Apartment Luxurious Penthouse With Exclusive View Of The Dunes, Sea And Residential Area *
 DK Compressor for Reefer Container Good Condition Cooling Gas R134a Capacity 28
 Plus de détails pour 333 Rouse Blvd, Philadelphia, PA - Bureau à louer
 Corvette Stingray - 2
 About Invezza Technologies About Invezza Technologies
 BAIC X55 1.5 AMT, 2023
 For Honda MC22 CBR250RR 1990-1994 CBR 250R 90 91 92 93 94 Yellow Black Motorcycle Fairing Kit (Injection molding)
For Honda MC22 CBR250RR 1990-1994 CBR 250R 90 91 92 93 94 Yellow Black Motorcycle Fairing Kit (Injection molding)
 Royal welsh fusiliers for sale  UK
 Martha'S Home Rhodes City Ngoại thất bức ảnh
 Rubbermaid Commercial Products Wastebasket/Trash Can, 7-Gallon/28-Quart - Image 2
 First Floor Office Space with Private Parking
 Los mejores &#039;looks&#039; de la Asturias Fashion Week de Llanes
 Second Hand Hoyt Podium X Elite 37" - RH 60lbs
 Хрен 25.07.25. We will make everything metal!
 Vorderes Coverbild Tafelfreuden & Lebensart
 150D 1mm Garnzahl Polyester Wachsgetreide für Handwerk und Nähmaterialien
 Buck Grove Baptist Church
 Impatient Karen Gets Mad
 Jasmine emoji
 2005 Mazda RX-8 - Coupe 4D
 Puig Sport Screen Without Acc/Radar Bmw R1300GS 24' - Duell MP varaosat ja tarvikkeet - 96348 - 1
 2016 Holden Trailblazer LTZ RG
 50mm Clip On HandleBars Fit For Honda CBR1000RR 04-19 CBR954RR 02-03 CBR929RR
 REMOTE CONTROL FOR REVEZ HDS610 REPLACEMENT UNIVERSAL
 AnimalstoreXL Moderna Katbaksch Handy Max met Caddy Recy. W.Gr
--- --- ---
## Work to be completed
Each record is to be transcribed exactly and in full.

## Response area
Apartment Luxurious Penthouse With Exclusive View Of The Dunes, Sea And Residential Area *
 DK Compressor for Reefer Container Good Condition Cooling Gas R134a Capacity 28
 Plus de détails pour 333 Rouse Blvd, Philadelphia, PA - Bureau à louer
 Corvette Stingray - 2
 About Invezza Technologies About Invezza Technologies
 BAIC X55 1.5 AMT, 2023
 For Honda MC22 CBR250RR 1990-1994 CBR 250R 90 91 92 93 94 Yellow Black Motorcycle Fairing Kit (Injection molding)
For Honda MC22 CBR250RR 1990-1994 CBR 250R 90 91 92 93 94 Yellow Black Motorcycle Fairing Kit (Injection molding)
 Royal welsh fusiliers for sale  UK
 Martha'S Home Rhodes City Ngoại thất bức ảnh
 Rubbermaid Commercial Products Wastebasket/Trash Can, 7-Gallon/28-Quart - Image 2
 First Floor Office Space with Private Parking
 Los mejores &#039;looks&#039; de la Asturias Fashion Week de Llanes
 Second Hand Hoyt Podium X Elite 37" - RH 60lbs
 Хрен 25.07.25. We will make everything metal!
 Vorderes Coverbild Tafelfreuden & Lebensart
 150D 1mm Garnzahl Polyester Wachsgetreide für Handwerk und Nähmaterialien
 Buck Grove Baptist Church
 Impatient Karen Gets Mad
 Jasmine emoji
 2005 Mazda RX-8 - Coupe 4D
 Puig Sport Screen Without Acc/Radar Bmw R1300GS 24' - Duell MP varaosat ja tarvikkeet - 96348 - 1
 2016 Holden Trailblazer LTZ RG
 50mm Clip On HandleBars Fit For Honda CBR1000RR 04-19 CBR954RR 02-03 CBR929RR
 REMOTE CONTROL FOR REVEZ HDS610 REPLACEMENT UNIVERSAL
 AnimalstoreXL Moderna Katbaksch Handy Max met Caddy Recy. W.Gr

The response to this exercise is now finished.